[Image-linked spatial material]
* * * * * * *

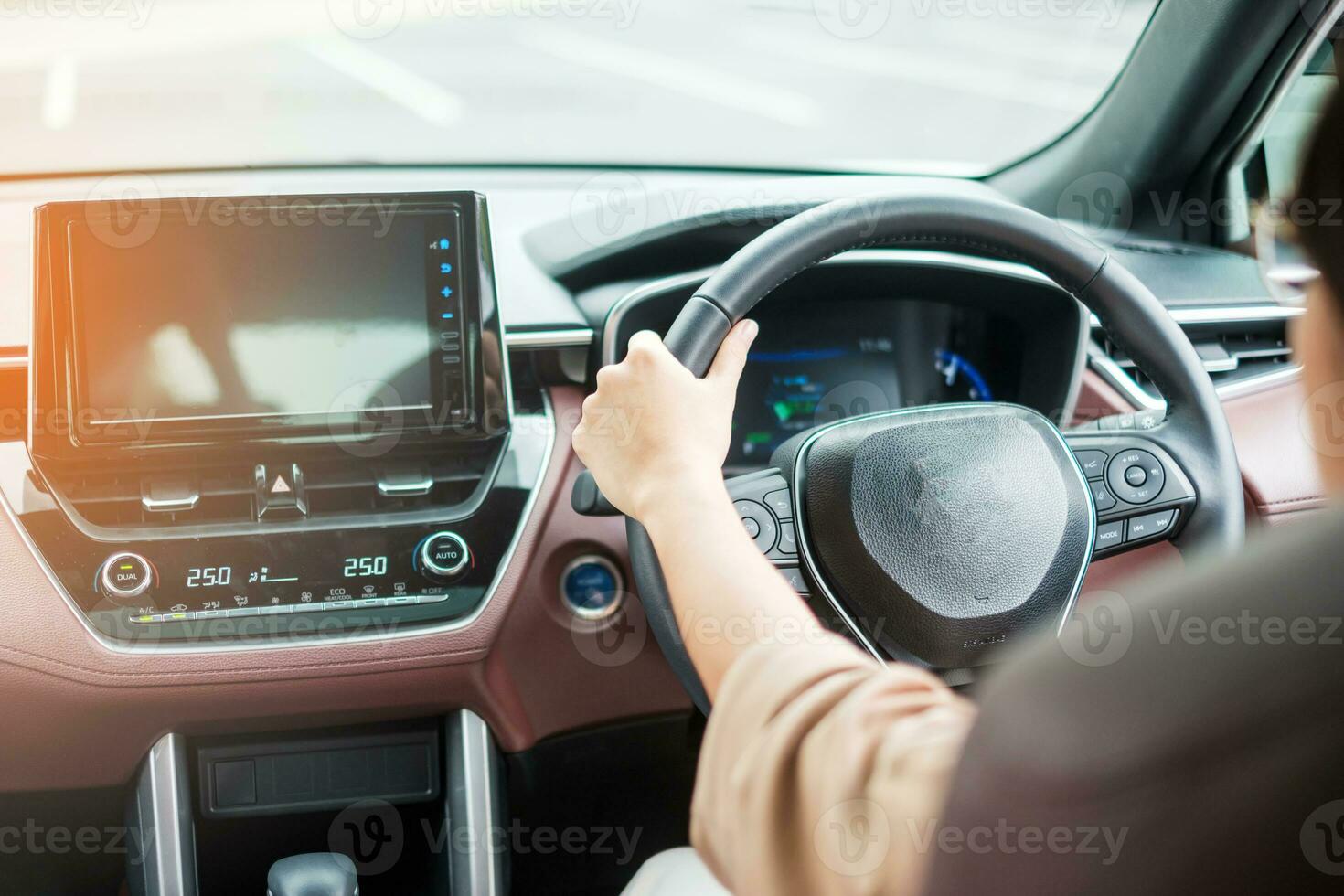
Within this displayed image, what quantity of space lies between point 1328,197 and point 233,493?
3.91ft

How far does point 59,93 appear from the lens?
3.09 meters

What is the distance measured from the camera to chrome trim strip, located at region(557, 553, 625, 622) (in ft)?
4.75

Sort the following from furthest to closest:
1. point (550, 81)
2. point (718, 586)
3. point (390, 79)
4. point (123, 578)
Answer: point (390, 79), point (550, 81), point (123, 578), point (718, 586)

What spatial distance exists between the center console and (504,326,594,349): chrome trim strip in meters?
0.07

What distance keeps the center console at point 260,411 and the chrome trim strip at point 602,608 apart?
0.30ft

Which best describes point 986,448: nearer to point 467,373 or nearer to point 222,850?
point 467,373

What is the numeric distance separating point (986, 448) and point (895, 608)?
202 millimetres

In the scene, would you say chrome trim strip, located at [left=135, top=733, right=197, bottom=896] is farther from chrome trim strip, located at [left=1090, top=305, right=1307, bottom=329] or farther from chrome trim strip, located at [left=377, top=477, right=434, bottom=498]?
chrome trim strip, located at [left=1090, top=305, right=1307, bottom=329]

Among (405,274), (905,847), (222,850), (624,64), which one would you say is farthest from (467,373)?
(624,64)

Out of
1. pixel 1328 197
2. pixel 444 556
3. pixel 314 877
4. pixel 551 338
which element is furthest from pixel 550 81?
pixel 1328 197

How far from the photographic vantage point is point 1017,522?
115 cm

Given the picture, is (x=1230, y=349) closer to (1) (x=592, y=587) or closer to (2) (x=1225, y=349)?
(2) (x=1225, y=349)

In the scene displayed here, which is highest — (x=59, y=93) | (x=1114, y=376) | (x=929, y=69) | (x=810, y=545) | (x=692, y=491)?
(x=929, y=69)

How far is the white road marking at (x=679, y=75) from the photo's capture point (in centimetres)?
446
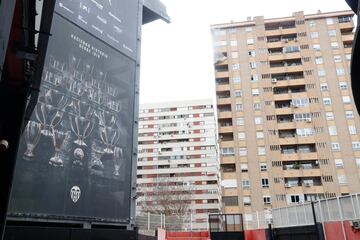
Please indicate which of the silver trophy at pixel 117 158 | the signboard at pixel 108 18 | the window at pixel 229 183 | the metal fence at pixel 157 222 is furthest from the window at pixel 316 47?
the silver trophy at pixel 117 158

* * * * * * *

THE REQUEST: Turn every line of the material above into a numbered list, skipping blank lines and leaving out the picture markers.

ANSWER BELOW:
1. Within this displayed image, what quantity of space lies between point 1328,197 and point 233,493?
2. 3.91ft
3. How far does point 59,93 appear from the lens?
4. 3.09 meters
5. What is the distance measured from the camera to chrome trim strip, located at region(557, 553, 625, 622) (in ft)?
6. 4.75
7. Sort the following from furthest to closest:
8. 1. point (550, 81)
9. 2. point (718, 586)
10. 3. point (390, 79)
11. 4. point (123, 578)
12. Answer: point (390, 79), point (550, 81), point (123, 578), point (718, 586)
13. What spatial distance exists between the center console and (504,326,594,349): chrome trim strip in meters?
14. 0.07
15. What distance keeps the center console at point 260,411 and the chrome trim strip at point 602,608 apart?
16. 0.30ft
17. Which best describes point 986,448: nearer to point 467,373 or nearer to point 222,850?
18. point 467,373
19. What is the numeric distance separating point (986, 448) and point (895, 608)?
20. 202 millimetres
21. In the scene, would you say chrome trim strip, located at [left=135, top=733, right=197, bottom=896] is farther from chrome trim strip, located at [left=1090, top=305, right=1307, bottom=329] or farther from chrome trim strip, located at [left=377, top=477, right=434, bottom=498]?
22. chrome trim strip, located at [left=1090, top=305, right=1307, bottom=329]
23. Among (405,274), (905,847), (222,850), (624,64), which one would you say is farthest from (467,373)?
24. (624,64)
25. Out of
26. 1. pixel 1328 197
27. 2. pixel 444 556
28. 3. pixel 314 877
29. 4. pixel 551 338
30. which element is furthest from pixel 550 81?
31. pixel 1328 197
32. How far from the photographic vantage point is point 1017,522?
33. 115 cm
34. Given the picture, is (x=1230, y=349) closer to (1) (x=592, y=587) or closer to (2) (x=1225, y=349)?
35. (2) (x=1225, y=349)
36. In the scene displayed here, which is highest — (x=59, y=93) | (x=1114, y=376) | (x=929, y=69) | (x=810, y=545) | (x=692, y=491)?
37. (x=929, y=69)
38. How far is the white road marking at (x=679, y=75) from the photo's capture point (in centimetres)?
39. 446
40. Please indicate which of the silver trophy at pixel 117 158 | the signboard at pixel 108 18 | the window at pixel 229 183 | the metal fence at pixel 157 222 is furthest from the window at pixel 316 47?
41. the silver trophy at pixel 117 158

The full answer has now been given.